_Objetivo do exercício:_
Responda com base no trecho do exercício:
(a) O que era levado na mochila com orgulho?
(b) Por qual hora se torcia durante o ensino primário?
(c) Quais três coisas formavam o estudo apaixonado?

_Trecho do exercício:_
━━━━━━━━━━
Quando estava na época do ensino primário, torcia para chegar logo a hora do recreio, para ler as revistas em quadrinhos que carregava orgulhosamente na minha mochila. E, ao final de mais um dia de estímulo à memorização passiva de assuntos que, em grande parte, não me interessavam, objetivando acertar a quantidade mínima de pontos necessários nas provas para passar de ano, corria para casa, louco para continuar meu REAL estudo apaixonado, os livros, gibis e filmes.
━━━━━━━━━━
_Dados armazenados:_
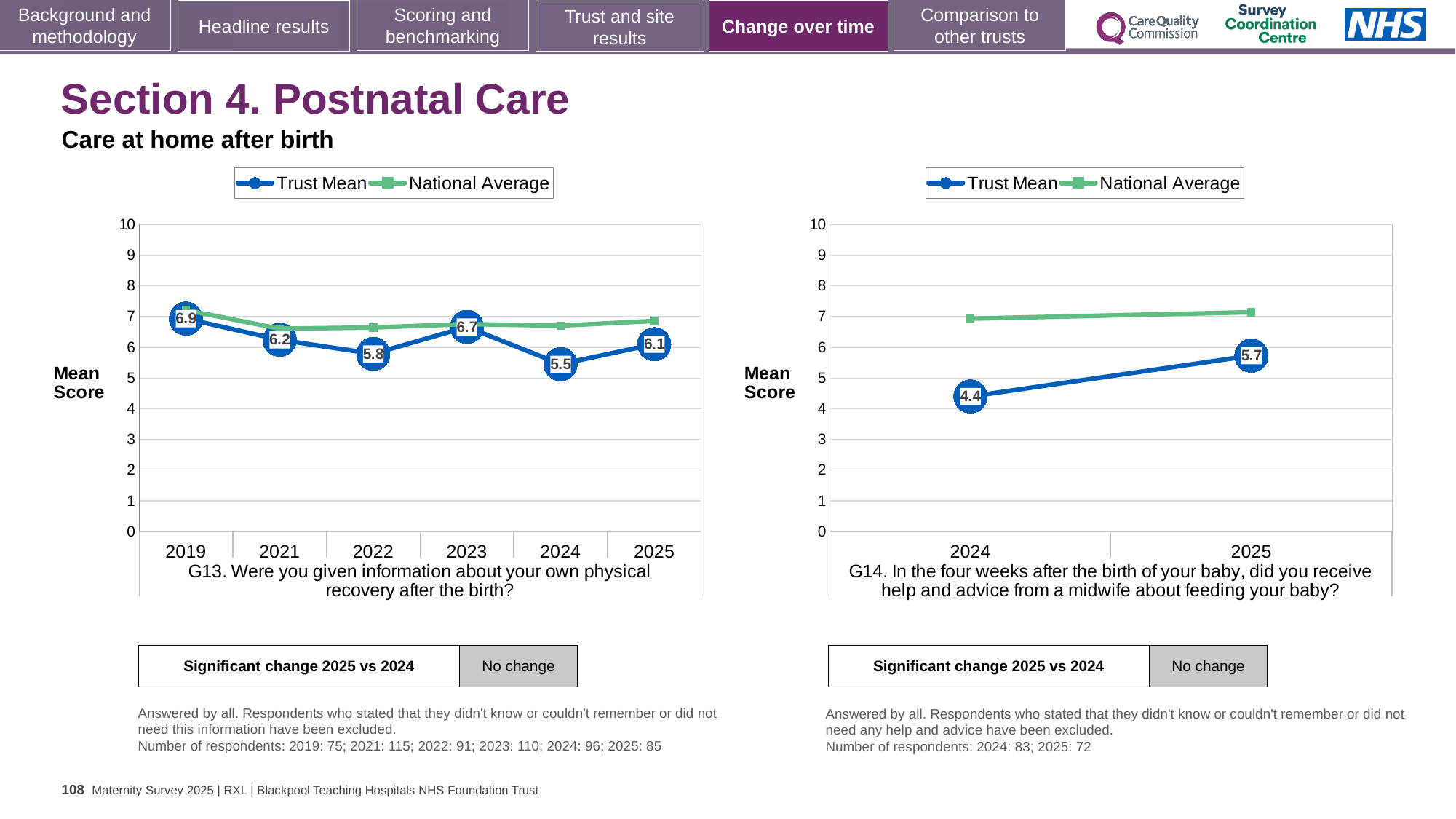
In the G14 chart on the right, is the National Average for 2024 greater or less than 6? greater How many series does the legend of the G13 chart on the left list? 2 In the G13 chart on the left, what is the difference between the Trust Mean scores for 2023 and 2024? 1.2 In the G14 chart on the right, which is larger in 2025, the Trust Mean or the National Average? National Average In the G14 chart on the right, what is the Trust Mean score for 2025? 5.7 In the G14 chart on the right, what is the Trust Mean score for 2024? 4.4 In the G13 chart on the left, how many years are shown on the x axis? 6 In the G13 chart on the left, which year has the highest Trust Mean score? 2019 In the G13 chart on the left, what is the Trust Mean score for 2024? 5.5 In the G14 chart on the right, does the Trust Mean rise or fall from 2024 to 2025? rise In the G13 chart on the left, which year has the lowest Trust Mean score? 2024 In the G13 chart on the left, what is the Trust Mean score for 2019? 6.9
━━━━━━━━━━
_Solução do exercício:_
(a) As revistas em quadrinhos.
(b) Pela hora do recreio.
(c) Os livros, os gibis e os filmes.